*** Exercise text ***

Aliens invade the museum

They can destroy entire ecosystems and there are already 4,000 of them in B.C.—and the number is growing.

They can destroy entire ecosystems and there are already 4,000 of them in B.C.—and the number is growing.

Aliens Among Us is a travelling Royal B.C. Museum exhibition about alien species.

It’s just been set up at the Okanagan Heritage Museum on Ellis Street, ready for an official opening on Saturday.

Not all 4,000 are profiled, but a select number have been brought to Kelowna so you can see what critters such as a starling, a raccoon, a praying mantis and a smallmouth bass look like up close and personal.

Not all alien species have proven to be harmful to native plants, animals, insects and fish, but others can be costly and destructive.

Aliens are the second most devastating threat to biodiversity next to habitat loss, notes Patti Kilback, associate director of the museum.

They compete unfairly with native species because they’ve often left their natural predators behind, and they can push native species out of their homes.

The 2004 federal government report, An Invasive Alien Species Strategy for Canada, estimated the cost to Canada to combat just 16 invasive alien species at $34.5 billion and that’s increasing as the climate warms.

“It’s something people don’t think about, but it’s a growing problem in B.C.,” commented Kilback.

Often, they’re good adapters and they arrive here in many ways: in ships or rail containers, on fruit or vegetables or on plants.

The exhibit includes a running list of the names of alien species, and you can stand in front of it for a long time before it begins over again. “It’s frightening to see,” commented Kilback.

*** Study material ***

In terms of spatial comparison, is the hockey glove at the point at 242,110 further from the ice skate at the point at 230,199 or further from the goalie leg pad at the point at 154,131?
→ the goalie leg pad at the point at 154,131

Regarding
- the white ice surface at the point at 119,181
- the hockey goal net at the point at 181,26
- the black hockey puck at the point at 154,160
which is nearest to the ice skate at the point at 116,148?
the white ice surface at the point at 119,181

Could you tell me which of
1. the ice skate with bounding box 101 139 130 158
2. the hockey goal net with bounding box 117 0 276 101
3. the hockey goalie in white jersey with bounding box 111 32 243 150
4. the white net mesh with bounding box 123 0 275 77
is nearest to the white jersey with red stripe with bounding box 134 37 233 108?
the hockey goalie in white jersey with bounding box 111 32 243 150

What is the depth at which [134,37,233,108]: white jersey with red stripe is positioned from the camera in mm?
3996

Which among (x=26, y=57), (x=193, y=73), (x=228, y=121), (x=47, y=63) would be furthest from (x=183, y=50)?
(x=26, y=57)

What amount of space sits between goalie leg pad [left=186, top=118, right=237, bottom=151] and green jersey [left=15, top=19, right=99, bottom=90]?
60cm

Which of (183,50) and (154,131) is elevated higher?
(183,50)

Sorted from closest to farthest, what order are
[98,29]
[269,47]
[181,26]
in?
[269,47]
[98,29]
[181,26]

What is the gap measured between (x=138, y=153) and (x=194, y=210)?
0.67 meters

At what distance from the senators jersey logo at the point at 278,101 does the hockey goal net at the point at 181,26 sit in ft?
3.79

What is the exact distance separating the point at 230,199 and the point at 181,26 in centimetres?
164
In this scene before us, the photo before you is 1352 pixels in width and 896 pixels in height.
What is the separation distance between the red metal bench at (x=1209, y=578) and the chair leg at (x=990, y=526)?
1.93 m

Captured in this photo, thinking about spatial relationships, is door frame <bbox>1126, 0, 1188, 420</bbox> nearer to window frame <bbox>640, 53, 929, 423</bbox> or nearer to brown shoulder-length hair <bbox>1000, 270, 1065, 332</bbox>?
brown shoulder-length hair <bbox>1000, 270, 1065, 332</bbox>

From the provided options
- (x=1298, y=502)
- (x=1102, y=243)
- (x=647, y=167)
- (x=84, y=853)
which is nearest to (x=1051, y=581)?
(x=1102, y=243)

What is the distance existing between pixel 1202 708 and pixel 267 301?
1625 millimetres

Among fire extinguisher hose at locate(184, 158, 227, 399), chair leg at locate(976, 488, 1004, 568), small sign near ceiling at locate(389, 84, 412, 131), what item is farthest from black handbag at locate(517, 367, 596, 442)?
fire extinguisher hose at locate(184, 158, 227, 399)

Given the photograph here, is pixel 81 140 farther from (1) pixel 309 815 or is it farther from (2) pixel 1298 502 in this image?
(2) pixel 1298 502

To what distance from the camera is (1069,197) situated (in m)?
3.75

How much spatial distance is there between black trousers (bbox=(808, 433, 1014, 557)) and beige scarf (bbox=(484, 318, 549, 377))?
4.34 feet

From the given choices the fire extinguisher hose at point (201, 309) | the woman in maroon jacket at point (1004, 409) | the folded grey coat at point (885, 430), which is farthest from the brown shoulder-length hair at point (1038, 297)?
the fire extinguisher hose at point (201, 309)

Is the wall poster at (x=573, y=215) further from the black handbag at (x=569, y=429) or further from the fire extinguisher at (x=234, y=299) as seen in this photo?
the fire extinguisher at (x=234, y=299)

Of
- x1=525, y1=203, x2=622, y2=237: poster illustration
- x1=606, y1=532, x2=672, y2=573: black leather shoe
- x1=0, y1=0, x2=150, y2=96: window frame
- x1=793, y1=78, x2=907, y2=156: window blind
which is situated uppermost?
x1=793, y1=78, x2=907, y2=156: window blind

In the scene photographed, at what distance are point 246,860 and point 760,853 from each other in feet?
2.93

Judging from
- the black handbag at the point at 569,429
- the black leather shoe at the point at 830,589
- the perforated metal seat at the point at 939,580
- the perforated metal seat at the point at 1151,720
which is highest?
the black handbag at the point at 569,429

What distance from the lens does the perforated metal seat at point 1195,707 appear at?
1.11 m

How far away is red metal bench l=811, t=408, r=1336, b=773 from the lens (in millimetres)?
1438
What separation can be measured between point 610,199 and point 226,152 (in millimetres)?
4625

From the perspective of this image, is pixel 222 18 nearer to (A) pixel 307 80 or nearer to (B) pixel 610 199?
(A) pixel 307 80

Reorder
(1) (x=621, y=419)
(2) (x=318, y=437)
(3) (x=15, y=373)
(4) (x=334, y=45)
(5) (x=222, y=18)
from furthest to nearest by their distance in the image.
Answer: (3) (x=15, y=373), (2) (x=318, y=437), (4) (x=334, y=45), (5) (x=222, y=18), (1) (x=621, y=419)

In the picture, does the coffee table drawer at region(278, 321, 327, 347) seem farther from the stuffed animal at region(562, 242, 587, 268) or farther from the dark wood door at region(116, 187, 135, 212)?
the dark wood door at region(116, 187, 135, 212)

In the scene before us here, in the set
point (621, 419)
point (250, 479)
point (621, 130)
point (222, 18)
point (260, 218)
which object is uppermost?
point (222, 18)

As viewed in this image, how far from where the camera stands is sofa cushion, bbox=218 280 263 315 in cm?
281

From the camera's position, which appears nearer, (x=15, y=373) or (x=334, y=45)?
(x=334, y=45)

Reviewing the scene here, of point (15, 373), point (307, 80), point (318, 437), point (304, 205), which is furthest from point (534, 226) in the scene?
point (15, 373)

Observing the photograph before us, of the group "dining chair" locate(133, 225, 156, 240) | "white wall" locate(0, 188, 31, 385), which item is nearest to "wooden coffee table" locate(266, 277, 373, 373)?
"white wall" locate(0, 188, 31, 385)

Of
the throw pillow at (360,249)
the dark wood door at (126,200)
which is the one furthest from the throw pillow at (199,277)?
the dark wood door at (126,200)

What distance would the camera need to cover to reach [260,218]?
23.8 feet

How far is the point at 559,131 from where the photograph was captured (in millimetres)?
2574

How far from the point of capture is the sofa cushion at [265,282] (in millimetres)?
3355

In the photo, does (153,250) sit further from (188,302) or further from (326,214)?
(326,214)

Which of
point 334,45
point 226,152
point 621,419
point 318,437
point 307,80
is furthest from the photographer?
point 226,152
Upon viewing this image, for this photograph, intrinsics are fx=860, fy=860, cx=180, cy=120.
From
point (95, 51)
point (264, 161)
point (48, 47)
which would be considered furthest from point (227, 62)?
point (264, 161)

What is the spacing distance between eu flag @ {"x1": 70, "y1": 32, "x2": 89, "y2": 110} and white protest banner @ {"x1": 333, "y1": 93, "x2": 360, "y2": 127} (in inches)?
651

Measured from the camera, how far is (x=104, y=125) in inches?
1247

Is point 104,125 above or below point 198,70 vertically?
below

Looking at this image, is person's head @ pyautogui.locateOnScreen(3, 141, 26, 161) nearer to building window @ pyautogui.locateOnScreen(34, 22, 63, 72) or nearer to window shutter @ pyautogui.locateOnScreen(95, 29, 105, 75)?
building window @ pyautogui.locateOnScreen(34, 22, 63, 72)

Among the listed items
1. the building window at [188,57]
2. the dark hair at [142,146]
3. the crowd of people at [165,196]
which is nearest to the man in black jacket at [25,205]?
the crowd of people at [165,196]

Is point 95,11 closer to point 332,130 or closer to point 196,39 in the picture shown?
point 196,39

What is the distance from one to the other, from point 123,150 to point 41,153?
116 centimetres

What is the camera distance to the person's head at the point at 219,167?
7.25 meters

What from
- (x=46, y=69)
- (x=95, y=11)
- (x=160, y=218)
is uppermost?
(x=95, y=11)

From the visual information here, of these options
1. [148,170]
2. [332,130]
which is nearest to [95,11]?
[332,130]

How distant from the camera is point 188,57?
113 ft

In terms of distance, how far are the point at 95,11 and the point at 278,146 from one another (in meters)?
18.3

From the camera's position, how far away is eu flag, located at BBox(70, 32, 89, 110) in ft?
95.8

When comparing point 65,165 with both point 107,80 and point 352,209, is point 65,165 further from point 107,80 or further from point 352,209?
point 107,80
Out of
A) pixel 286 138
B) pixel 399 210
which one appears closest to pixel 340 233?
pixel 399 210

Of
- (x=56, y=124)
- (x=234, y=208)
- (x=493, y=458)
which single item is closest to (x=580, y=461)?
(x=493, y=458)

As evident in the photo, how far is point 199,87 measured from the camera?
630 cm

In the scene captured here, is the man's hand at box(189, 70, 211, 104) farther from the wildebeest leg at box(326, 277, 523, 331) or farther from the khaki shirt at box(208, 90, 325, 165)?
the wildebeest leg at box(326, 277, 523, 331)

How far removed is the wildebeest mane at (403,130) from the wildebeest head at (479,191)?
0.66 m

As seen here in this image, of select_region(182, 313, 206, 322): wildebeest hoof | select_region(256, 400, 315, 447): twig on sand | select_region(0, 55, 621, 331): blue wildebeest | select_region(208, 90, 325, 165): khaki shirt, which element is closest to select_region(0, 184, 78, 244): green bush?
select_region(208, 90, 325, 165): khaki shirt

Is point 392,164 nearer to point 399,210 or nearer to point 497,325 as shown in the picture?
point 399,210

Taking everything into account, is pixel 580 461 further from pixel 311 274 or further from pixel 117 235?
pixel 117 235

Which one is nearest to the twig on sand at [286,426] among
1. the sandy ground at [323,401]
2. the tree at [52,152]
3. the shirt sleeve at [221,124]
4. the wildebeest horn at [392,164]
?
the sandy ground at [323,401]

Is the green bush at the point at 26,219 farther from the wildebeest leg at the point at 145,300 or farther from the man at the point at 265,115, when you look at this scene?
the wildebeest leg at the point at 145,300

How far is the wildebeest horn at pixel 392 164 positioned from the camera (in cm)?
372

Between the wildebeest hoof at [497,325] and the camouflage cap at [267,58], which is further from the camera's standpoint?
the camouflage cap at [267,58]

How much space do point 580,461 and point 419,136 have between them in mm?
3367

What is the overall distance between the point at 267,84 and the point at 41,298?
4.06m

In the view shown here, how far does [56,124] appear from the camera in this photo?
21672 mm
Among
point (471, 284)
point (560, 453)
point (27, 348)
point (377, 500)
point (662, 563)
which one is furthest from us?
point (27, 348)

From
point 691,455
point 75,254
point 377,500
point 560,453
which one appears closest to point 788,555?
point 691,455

***

Can you copy the alien species article word for word from "Aliens invade the" to "costly and destructive."?

Aliens invade the museum

They can destroy entire ecosystems and there are already 4,000 of them in B.C.—and the number is growing.

They can destroy entire ecosystems and there are already 4,000 of them in B.C.—and the number is growing.

Aliens Among Us is a travelling Royal B.C. Museum exhibition about alien species.

It’s just been set up at the Okanagan Heritage Museum on Ellis Street, ready for an official opening on Saturday.

Not all 4,000 are profiled, but a select number have been brought to Kelowna so you can see what critters such as a starling, a raccoon, a praying mantis and a smallmouth bass look like up close and personal.

Not all alien species have proven to be harmful to native plants, animals, insects and fish, but others can be costly and destructive.